6th July 2021

Tariff Board Report 1934-5

Unlike the previous tariff report, this covered metal and mother of pearl items. Included as witnesses were many manufacturers noted on the Stokes, ‘Pre-Federation’, and ‘Federation to WW2’ pages. 

Russell Newton Stokes was a grandson Thomas Stokes.

John Howard King was the son of P. J. King.

G.A Miller and Sons Ltd continues manufacturing today.

Randolph Griffiths (full name Arthur George Randolph Griffiths) was a brother-in-law of Berthold Herrman, and also Otto and Percy Rheubens, the pioneers of O.C. Rheubens & Co Ltd, that would change its name 6 years later to General Plastics Pty. Ltd.

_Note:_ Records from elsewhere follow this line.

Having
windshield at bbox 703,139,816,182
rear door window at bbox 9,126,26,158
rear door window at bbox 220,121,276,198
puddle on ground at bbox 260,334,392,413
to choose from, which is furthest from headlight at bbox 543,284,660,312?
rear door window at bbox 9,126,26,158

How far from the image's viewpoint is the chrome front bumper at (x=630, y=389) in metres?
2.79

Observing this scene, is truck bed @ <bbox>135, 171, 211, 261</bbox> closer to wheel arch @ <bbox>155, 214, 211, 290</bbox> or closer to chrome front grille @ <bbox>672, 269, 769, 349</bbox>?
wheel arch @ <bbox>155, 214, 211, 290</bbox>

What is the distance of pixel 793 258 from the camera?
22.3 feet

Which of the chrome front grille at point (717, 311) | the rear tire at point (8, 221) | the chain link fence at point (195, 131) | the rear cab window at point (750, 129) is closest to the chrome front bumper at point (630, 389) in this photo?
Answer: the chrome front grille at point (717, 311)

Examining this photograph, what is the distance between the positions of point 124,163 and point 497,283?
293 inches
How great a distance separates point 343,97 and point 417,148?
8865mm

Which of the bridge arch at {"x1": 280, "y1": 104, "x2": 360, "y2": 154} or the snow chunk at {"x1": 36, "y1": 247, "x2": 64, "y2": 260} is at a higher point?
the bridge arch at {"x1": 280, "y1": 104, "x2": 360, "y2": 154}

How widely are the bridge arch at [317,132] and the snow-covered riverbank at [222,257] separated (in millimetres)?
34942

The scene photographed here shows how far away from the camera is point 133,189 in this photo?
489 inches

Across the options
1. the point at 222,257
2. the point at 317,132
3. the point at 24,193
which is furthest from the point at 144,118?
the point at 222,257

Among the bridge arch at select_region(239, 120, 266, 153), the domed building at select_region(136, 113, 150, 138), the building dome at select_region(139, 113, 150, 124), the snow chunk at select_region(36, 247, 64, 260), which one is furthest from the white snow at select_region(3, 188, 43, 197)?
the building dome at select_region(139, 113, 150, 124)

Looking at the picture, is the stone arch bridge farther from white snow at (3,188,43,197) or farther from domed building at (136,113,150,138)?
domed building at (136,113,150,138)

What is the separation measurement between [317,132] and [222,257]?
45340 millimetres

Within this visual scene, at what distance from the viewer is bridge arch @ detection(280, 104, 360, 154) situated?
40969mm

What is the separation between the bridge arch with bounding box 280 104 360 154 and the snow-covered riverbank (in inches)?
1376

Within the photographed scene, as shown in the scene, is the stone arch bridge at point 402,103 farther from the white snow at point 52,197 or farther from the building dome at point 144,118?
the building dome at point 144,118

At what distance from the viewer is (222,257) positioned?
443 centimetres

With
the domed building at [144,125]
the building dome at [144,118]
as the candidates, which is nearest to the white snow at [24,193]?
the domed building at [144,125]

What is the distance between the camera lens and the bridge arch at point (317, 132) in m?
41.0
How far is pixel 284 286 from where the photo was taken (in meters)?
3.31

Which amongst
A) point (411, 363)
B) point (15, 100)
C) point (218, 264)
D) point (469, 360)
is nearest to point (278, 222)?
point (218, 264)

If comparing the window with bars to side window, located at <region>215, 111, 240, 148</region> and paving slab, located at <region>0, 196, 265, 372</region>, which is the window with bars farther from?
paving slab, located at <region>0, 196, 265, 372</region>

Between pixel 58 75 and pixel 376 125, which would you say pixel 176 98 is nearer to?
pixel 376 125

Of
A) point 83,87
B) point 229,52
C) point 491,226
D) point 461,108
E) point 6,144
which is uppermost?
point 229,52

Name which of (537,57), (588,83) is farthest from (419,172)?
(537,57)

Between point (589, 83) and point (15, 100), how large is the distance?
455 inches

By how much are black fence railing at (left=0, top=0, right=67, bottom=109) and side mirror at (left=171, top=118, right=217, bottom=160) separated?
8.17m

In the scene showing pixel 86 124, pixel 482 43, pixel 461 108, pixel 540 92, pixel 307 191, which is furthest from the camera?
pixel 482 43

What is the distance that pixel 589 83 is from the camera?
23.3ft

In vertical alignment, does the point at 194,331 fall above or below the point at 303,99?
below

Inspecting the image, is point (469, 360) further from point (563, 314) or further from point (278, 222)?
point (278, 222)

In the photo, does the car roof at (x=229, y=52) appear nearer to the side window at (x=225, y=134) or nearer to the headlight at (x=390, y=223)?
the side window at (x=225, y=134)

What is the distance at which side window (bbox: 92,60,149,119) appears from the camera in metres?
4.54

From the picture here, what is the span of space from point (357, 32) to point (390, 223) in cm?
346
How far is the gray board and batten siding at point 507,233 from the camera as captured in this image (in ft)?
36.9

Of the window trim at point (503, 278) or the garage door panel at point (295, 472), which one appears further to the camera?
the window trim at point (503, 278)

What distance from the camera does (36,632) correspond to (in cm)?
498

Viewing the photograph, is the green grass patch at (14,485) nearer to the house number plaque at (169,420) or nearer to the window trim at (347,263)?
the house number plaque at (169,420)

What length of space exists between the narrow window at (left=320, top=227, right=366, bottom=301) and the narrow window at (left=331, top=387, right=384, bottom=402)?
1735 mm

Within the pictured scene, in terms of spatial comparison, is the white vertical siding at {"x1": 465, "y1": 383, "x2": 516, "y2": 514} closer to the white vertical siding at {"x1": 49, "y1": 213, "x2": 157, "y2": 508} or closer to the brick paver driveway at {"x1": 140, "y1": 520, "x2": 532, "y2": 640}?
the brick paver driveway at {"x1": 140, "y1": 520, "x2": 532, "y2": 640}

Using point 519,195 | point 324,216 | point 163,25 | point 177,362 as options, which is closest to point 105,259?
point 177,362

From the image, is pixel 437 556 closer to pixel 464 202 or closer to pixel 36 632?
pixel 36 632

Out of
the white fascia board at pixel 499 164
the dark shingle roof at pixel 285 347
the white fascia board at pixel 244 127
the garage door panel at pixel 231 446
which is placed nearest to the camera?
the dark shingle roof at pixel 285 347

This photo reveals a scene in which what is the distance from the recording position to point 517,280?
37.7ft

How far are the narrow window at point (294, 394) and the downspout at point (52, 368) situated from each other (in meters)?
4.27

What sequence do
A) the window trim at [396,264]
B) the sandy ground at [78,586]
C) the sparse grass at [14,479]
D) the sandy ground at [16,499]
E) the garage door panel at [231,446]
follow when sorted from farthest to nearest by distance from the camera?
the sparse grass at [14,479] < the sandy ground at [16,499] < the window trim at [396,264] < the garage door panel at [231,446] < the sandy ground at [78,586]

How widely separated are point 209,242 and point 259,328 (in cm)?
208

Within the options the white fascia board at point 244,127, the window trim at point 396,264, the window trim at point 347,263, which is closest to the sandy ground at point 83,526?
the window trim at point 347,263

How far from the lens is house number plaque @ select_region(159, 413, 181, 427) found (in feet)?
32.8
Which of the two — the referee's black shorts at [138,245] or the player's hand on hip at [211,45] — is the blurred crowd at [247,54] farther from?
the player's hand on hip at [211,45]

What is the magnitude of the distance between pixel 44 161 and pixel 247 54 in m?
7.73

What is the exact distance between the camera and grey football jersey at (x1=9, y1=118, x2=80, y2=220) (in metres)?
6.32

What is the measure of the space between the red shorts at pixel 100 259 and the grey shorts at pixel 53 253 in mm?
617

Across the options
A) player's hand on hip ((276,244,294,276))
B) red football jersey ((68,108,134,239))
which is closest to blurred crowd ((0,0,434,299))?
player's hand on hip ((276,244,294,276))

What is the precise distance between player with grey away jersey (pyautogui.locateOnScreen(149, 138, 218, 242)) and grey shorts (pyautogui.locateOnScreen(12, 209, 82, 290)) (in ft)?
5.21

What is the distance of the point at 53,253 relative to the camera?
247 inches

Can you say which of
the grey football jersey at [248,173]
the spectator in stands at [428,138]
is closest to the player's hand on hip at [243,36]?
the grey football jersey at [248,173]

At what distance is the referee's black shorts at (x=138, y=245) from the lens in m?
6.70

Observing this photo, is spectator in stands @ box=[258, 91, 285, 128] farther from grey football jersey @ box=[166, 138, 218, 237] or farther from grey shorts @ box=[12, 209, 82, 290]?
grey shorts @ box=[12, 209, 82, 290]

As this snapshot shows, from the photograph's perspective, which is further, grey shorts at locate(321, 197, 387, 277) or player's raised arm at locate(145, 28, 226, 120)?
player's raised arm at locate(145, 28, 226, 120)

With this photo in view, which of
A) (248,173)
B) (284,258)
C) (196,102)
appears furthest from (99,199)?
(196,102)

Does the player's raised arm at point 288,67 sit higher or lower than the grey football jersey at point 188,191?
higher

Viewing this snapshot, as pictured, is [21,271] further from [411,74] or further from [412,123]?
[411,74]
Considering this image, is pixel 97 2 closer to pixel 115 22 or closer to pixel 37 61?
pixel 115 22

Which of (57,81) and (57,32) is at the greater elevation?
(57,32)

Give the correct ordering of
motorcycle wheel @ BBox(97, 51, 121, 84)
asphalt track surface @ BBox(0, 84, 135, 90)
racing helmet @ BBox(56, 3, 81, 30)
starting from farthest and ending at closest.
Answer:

The Pearlbutton Manufacturing Co. Ltd. was started, with government encouragement, by traders Burns Philp. Despite an increase in tariffs that resulted from this report, it was making a huge loss, and was merged with the more successful G.Herring (Aust) Pty. Ltd. in 1938.

It was argued that raw material costs and wages were higher in Australia, especially as a smaller proportion of ” female and junior labour” was used than overseas. They were able to produce all the goods needed in the local market, but without the economies of scale. They had the ability to provide orders at short notice and in small quantities. They complained that overseas firms dumped “end of season” or unfashionable items here to the detriment of local producers. They pointed out that support of trades such as die-sinking and tool-making was essential for other industries such as automobile manufacturing, and so worth supporting.

Despite the increase of the duty to 30%, as requested, the local MOP industry was in fact doomed.

In opposition it was argued that:

The Sheffield Pearl Works, with over 100 years experience, wished to export its own goods to Australia. Not surprisingly, it did not wish for a rise in duties!

The board noted that local manufacturers were progressively increasing their output, so that the current tariffs were at least partially effective, but due to “the relatively small demand and the high preliminary die and tool cost”, local manufacturers could not successfully compete against overseas producers. Therefore, the duties were increased slightly to help with this.